[Info-vax] Looking for some text search ideas
David Froble
davef at tsoft-inc.com
Fri Sep 26 21:08:53 EDT 2014
Paul Sture wrote:
> On 2014-09-26, Michael Moroney <moroney at world.std.spaamtrap.com> wrote:
>> Bill Pedersen <pedersen at ccsscorp.com> writes:
>>
>>> A recent example was to search only for the leading letter of the
>>> string. On match then check the character at the position of the last
>>> letter in desired srting for a match, if not match continue with
>>> comparison search for first letter of string at position after the last
>>> letter failed. This has been shown to speed up the searches.

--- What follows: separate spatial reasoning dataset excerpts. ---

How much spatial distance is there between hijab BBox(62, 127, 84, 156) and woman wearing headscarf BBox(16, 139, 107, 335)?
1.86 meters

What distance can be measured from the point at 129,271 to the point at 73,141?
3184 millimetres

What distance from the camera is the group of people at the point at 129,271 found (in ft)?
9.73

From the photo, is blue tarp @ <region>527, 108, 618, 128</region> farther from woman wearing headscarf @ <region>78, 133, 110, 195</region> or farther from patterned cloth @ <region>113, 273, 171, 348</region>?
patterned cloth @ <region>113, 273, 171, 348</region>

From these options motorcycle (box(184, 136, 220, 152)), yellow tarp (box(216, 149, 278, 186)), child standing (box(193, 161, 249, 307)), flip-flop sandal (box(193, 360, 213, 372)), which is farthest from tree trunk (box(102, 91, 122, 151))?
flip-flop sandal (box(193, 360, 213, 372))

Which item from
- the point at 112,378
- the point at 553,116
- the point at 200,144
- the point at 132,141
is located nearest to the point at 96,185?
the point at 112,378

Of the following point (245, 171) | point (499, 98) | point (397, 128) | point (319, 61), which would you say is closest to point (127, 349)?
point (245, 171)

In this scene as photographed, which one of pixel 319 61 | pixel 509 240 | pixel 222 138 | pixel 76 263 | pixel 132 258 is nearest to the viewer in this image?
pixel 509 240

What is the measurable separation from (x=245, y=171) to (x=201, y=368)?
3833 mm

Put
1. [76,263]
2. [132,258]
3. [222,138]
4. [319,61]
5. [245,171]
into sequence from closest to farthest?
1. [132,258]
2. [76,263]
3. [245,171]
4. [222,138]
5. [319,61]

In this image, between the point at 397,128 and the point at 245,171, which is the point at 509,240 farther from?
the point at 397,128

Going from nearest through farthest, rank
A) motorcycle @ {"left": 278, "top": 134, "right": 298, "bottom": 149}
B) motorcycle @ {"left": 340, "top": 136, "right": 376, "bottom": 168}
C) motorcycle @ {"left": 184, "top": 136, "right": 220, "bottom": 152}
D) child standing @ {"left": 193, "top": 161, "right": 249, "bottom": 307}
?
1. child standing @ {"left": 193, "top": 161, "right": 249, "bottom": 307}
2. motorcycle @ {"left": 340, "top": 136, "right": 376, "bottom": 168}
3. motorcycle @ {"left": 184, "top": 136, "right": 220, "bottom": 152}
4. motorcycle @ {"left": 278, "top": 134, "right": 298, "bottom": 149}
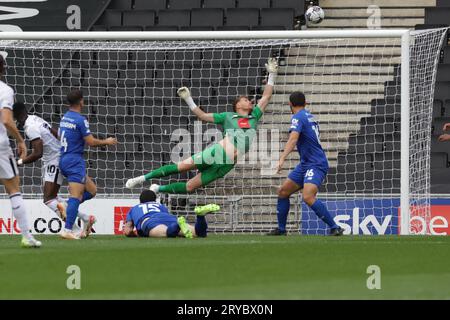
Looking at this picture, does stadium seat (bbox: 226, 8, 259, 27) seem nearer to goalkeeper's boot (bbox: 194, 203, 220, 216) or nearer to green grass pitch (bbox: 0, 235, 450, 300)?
goalkeeper's boot (bbox: 194, 203, 220, 216)

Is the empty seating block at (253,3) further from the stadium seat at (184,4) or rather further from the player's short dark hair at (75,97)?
the player's short dark hair at (75,97)

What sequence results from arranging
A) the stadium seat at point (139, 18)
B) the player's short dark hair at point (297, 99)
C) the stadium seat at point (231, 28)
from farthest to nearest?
the stadium seat at point (139, 18)
the stadium seat at point (231, 28)
the player's short dark hair at point (297, 99)

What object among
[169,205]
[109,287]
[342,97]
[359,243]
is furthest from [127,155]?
[109,287]

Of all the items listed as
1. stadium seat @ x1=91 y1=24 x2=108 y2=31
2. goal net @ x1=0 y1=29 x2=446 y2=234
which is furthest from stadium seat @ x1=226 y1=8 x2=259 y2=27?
stadium seat @ x1=91 y1=24 x2=108 y2=31

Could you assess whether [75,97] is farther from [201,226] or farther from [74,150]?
[201,226]

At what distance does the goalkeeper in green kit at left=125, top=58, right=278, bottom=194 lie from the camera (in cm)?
1639

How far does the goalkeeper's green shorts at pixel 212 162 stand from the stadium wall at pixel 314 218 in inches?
128

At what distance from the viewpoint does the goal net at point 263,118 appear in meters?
19.6

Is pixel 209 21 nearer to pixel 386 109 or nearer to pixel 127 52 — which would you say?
pixel 127 52

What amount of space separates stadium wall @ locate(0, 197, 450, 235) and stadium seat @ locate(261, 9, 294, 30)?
5784 mm

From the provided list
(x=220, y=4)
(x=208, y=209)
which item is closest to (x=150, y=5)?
(x=220, y=4)

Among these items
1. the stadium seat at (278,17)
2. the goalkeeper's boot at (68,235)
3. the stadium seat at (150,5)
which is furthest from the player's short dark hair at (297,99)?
the stadium seat at (150,5)

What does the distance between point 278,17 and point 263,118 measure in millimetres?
3522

>> I've seen that search, not quite like that but the location and value of
>> the mismatch determined how many characters to skip. More efficient with
>> long search strings. I believe NOTES uses that algorithm.
>
> The implementation language and the size of the field(s) being searched
> might determine the best method here, and it can be a tradeoff between
> runtime and KISS programming. To take a worst case example, the overhead
> of a DCL loop proceeding up a string 1 byte at a time would outweigh the
> advantage of Bill's method, using F$LOCATE on the whole string would be
> much more efficient.
>
> When I did this sort of thing in COBOL many moons ago I used calls to
> STR$POSITION on the whole string (max 132 bytes) to keep the program
> simple to develop and later maintain. Sub 2 second response times were
> however not required for that application.
>
>> Anyway, to the OP, does the value being search appear anywhere or only
>> as a portion of a key (your "head gasket" example) ? If only in the key,
>> can you make a parallel file with only the keys and search that smaller
>> file?
>
> Reducing the amount of data to be chewed through on a search is always a
> good idea.
>
> Next question: If the search returns multiple results, do they need
> ordering by for example the number of units sold, to reflect popular parts.
> In the case of lawn mowers, it's probably seasonal, so look at preceding
> year's figures?
>
> One can get quite carried away with the possibilities here :-)
>
Part description is a 30 or 40 byte string.
The data field is not a key.
From how I understand things, this would be used when a customer
doesn't have specific part numbers. The web site would then present a
list of what's available based upon what was asked for, ie; a gasket.
I'm guessing that then it's the customer's job to select from the list
presented. Web site is not my problem. Coming up with how to supply
them with what they ask for is my responsibility.
The request has never come up before. Never seemed to be a problem.
I'm a bit curious now, as the GUI software that presents a parts
explosion for some product, say a lawn mower, always seemed to be adequate.